Set down exactly, from the records below, the line with "Brooch Featuring a" through the line with "211 Pharis St, Syracuse, NY", and nothing else.
* * * *
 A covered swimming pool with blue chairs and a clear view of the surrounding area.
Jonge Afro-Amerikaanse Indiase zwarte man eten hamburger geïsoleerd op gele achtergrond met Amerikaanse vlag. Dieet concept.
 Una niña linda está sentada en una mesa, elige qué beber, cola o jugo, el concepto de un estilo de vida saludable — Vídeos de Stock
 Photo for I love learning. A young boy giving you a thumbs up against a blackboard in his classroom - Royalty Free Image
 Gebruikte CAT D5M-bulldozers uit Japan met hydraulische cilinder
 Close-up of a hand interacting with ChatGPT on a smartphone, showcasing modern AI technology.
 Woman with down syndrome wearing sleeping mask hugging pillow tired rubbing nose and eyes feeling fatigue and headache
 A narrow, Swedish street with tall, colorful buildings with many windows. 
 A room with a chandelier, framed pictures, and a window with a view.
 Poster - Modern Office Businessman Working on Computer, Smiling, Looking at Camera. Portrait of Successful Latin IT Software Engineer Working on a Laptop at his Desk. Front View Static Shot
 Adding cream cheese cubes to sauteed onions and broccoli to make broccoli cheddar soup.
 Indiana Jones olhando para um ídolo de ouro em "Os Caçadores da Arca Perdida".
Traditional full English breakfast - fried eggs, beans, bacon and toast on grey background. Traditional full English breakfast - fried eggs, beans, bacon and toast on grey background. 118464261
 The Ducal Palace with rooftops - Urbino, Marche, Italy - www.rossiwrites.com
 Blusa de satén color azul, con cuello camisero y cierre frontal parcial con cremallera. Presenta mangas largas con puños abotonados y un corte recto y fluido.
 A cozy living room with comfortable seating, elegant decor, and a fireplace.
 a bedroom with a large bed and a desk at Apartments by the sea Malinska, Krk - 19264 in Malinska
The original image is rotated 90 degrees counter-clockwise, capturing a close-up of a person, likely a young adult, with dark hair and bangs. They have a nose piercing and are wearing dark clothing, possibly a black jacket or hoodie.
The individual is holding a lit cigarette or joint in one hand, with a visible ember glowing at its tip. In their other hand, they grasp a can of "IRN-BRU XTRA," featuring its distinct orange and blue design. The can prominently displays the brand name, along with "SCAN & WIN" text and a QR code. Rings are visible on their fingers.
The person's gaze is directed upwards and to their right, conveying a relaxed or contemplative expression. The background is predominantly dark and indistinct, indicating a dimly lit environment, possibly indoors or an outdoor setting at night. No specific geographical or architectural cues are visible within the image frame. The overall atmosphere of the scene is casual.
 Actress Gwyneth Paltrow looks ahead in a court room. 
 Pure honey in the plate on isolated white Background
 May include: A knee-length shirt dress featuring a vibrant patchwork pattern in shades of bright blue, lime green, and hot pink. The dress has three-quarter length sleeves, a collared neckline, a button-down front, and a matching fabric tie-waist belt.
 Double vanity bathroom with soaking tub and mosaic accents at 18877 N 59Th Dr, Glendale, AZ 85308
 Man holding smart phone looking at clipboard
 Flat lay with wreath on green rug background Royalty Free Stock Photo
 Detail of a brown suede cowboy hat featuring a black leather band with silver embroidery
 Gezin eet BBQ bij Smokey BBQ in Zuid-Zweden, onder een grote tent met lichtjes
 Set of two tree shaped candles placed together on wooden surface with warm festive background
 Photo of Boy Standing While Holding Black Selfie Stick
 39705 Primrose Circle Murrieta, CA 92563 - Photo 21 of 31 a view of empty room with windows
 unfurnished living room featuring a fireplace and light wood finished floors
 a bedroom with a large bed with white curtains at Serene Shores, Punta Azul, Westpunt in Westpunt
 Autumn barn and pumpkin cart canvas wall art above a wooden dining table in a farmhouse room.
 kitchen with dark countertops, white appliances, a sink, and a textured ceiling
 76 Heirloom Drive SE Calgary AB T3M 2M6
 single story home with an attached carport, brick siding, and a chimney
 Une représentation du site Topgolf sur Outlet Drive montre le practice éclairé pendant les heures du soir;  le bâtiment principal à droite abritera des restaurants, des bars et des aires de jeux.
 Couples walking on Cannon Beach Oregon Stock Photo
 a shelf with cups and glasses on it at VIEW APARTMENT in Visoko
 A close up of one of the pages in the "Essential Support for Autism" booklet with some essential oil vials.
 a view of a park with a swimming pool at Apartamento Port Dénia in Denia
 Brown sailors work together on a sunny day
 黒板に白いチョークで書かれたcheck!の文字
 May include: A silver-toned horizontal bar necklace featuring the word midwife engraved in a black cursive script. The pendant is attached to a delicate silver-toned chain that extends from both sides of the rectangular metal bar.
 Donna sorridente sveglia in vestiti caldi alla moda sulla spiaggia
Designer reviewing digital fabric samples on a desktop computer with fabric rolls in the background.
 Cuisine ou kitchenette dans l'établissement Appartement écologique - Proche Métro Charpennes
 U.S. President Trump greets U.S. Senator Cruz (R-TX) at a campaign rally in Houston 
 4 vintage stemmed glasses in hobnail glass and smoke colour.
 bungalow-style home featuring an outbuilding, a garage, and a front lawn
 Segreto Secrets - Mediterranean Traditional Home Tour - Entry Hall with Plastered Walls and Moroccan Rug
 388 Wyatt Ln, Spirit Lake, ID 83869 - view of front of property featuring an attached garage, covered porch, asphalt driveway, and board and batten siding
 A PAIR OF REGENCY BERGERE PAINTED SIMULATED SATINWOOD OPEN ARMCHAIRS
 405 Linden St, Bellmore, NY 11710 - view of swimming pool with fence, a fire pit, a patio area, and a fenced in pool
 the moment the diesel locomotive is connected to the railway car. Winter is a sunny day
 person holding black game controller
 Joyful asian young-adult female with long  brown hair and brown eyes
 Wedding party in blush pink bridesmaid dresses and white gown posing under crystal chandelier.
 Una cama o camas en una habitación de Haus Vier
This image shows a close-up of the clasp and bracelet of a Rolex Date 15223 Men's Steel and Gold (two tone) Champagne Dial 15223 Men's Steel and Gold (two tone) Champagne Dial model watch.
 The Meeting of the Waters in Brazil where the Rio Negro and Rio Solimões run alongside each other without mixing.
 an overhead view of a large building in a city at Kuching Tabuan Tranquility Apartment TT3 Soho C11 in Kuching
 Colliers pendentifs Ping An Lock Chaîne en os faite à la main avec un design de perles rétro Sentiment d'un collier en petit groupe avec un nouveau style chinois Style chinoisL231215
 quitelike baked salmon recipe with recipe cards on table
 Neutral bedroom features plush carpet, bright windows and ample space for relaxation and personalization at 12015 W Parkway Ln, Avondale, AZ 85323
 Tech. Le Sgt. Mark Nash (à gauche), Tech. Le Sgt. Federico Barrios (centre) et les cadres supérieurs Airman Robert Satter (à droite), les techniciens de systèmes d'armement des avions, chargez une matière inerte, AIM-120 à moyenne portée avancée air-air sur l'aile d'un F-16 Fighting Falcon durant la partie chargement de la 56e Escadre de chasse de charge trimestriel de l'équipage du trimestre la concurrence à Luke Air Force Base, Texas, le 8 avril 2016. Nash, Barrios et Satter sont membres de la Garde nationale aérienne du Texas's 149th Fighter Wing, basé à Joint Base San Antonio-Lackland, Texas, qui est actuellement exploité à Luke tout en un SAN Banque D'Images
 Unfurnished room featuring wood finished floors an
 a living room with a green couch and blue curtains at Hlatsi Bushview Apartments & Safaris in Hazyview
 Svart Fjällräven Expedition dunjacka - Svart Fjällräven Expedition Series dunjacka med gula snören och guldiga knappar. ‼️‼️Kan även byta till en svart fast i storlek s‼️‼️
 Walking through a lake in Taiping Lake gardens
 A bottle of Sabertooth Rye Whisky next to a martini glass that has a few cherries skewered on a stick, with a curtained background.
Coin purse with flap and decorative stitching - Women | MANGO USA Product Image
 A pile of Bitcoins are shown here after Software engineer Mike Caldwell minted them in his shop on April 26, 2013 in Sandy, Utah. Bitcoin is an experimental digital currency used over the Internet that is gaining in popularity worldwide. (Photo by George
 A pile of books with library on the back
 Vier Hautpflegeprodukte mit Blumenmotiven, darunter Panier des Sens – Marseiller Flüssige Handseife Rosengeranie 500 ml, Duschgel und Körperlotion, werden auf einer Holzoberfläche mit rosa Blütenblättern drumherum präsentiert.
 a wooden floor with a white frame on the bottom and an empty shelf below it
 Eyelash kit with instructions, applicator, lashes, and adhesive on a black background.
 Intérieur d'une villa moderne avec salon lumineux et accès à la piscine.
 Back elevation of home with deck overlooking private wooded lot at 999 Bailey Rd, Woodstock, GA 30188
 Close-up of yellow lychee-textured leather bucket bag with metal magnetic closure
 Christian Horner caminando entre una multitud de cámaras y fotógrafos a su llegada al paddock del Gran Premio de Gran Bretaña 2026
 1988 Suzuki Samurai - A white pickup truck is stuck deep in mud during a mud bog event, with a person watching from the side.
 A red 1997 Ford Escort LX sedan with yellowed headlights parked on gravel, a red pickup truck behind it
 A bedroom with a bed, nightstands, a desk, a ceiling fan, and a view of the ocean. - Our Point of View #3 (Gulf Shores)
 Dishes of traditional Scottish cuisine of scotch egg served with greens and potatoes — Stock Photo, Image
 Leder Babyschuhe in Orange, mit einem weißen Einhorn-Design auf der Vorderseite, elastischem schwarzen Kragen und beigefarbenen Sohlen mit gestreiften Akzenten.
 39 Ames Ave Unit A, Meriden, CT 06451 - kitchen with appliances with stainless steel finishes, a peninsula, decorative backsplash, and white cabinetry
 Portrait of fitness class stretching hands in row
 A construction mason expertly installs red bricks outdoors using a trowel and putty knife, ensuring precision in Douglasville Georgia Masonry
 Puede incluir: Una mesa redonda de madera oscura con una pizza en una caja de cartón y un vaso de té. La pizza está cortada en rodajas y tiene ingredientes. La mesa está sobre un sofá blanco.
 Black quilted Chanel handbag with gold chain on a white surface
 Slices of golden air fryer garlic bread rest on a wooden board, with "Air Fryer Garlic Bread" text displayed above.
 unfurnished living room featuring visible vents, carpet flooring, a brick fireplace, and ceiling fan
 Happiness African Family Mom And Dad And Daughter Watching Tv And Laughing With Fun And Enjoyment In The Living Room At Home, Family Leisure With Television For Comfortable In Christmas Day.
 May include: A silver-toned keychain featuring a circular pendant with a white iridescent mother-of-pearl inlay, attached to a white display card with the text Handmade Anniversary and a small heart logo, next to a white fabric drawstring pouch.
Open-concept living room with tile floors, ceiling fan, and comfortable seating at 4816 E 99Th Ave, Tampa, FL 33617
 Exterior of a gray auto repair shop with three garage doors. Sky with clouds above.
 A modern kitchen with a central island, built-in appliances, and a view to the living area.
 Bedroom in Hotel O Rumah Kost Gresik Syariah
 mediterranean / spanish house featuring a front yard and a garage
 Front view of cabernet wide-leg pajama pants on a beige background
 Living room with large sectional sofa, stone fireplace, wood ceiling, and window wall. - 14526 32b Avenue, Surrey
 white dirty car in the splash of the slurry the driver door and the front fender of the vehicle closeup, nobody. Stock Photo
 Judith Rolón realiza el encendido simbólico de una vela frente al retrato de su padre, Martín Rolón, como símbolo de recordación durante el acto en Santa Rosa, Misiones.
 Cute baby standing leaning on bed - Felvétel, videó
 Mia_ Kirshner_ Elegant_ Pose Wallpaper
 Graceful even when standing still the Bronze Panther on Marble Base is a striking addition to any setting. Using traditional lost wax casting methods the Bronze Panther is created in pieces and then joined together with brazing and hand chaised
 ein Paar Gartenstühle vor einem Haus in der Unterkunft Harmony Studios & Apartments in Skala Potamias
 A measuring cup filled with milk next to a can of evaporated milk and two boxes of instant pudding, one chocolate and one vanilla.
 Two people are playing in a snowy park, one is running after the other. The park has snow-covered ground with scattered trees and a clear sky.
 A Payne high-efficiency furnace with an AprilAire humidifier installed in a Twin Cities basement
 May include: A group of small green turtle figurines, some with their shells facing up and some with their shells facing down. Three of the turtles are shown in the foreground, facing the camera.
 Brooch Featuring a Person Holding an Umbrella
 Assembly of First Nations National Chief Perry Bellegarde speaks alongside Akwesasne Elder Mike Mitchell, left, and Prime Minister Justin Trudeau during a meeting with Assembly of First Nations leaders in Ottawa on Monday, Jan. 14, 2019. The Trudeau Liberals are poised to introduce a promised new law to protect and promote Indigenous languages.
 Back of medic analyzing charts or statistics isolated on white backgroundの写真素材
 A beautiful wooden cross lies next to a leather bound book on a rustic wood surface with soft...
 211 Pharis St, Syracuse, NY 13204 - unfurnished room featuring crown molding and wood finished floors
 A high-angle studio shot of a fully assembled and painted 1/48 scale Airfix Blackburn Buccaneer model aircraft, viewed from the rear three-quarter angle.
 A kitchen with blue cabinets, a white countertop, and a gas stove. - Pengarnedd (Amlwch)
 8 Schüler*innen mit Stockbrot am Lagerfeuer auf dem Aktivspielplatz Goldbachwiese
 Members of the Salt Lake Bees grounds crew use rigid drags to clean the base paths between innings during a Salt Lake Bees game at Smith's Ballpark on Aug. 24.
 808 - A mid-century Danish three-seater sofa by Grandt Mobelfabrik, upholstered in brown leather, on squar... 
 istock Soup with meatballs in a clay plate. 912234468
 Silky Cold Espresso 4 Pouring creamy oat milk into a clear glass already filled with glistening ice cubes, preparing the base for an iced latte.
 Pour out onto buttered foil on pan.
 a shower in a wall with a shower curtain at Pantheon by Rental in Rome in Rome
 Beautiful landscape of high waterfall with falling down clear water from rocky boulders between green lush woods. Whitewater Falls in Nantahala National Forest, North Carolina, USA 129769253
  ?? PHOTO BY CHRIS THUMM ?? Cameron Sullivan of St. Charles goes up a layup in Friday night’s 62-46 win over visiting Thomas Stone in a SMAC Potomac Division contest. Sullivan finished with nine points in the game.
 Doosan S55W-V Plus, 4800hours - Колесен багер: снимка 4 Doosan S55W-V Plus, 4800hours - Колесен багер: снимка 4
* * * *
— EXERCISE SOLUTION —
 Brooch Featuring a Person Holding an Umbrella
 Assembly of First Nations National Chief Perry Bellegarde speaks alongside Akwesasne Elder Mike Mitchell, left, and Prime Minister Justin Trudeau during a meeting with Assembly of First Nations leaders in Ottawa on Monday, Jan. 14, 2019. The Trudeau Liberals are poised to introduce a promised new law to protect and promote Indigenous languages.
 Back of medic analyzing charts or statistics isolated on white backgroundの写真素材
 A beautiful wooden cross lies next to a leather bound book on a rustic wood surface with soft...
 211 Pharis St, Syracuse, NY 13204 - unfurnished room featuring crown molding and wood finished floors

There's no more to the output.